/etc/pve frozen and gui inoperable

OMFG_HELP_ME_PLEASE

New Member
Mar 31, 2025
2
0
1
Have a 5 node cluster. Today I wanted to add nodes 6 and 7.

I installed node 6. Added it to the cluster. Performed an update of all package. Once complete, performed a reboot.

On reboot, my cluster gui became inoperable.

/etc/pve appears frozen on all my nodes. I cannot access any subdirectories on it, on any of my nodes. Any attempt to do, say, an ls /etc/pve/nodes just hangs and times out.

The gui is inoperable.

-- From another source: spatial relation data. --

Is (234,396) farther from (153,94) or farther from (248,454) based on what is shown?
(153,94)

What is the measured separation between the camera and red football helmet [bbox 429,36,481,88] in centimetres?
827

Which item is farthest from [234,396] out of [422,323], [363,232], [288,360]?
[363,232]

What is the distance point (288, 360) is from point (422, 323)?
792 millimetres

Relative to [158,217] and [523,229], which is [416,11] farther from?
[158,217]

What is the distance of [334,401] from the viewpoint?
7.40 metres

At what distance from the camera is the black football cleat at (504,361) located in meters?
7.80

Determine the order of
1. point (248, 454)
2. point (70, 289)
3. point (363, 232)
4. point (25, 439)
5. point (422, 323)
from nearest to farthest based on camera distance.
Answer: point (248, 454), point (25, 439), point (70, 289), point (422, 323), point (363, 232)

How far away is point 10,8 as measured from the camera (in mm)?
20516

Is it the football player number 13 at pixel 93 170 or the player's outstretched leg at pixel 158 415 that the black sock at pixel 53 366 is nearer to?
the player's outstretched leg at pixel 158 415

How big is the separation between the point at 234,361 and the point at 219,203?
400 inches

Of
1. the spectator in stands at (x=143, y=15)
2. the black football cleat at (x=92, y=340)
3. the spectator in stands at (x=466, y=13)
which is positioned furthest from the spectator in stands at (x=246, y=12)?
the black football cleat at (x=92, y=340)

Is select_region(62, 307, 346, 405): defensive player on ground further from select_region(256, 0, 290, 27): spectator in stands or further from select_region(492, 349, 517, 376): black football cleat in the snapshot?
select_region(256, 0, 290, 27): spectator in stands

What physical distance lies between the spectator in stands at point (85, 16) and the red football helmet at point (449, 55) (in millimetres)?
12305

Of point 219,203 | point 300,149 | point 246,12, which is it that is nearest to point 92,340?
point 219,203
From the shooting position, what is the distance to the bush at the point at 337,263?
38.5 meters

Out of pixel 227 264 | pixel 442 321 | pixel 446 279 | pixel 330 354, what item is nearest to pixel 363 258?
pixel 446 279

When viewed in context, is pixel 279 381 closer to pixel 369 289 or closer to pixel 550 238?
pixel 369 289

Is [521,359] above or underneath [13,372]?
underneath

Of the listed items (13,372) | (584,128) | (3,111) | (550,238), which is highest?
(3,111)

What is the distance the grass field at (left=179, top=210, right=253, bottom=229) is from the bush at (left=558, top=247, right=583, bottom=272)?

I can log in, I can get a list of nodes, but all my VMs/CTs appear as little grey boxes.

pvecm status shows my cluster running with a quorum.

all my VMs and CTs appear to still be running.

How do I recover /etc/pve so I do not lose my cluster or VM/CT configurations?
 
What's the scope of the problem?

Did the GUI freeze on all nodes, or just node 6?

It's normal for the node that is joining the cluster to go haywire for a minute or two as it adopts cluster settings, TLS certs are regenerated, and a number of other things get reset.

I don't believe it's normal for /etc/pve to freeze though.

Mounting /etc/pve local

You can run killall pcmxcfs; pmxcfs --local to mount /etc/pve as local-only from the latest sync / current copy of /var/lib/pve-cluster/config.db.

Corosync Config

I would check and make sure that all corosync config files on all nodes match:
/etc/corosync/corosync.conf (local, used by corosync)
/etc/pve/corosync.conf (shared, only used for sync)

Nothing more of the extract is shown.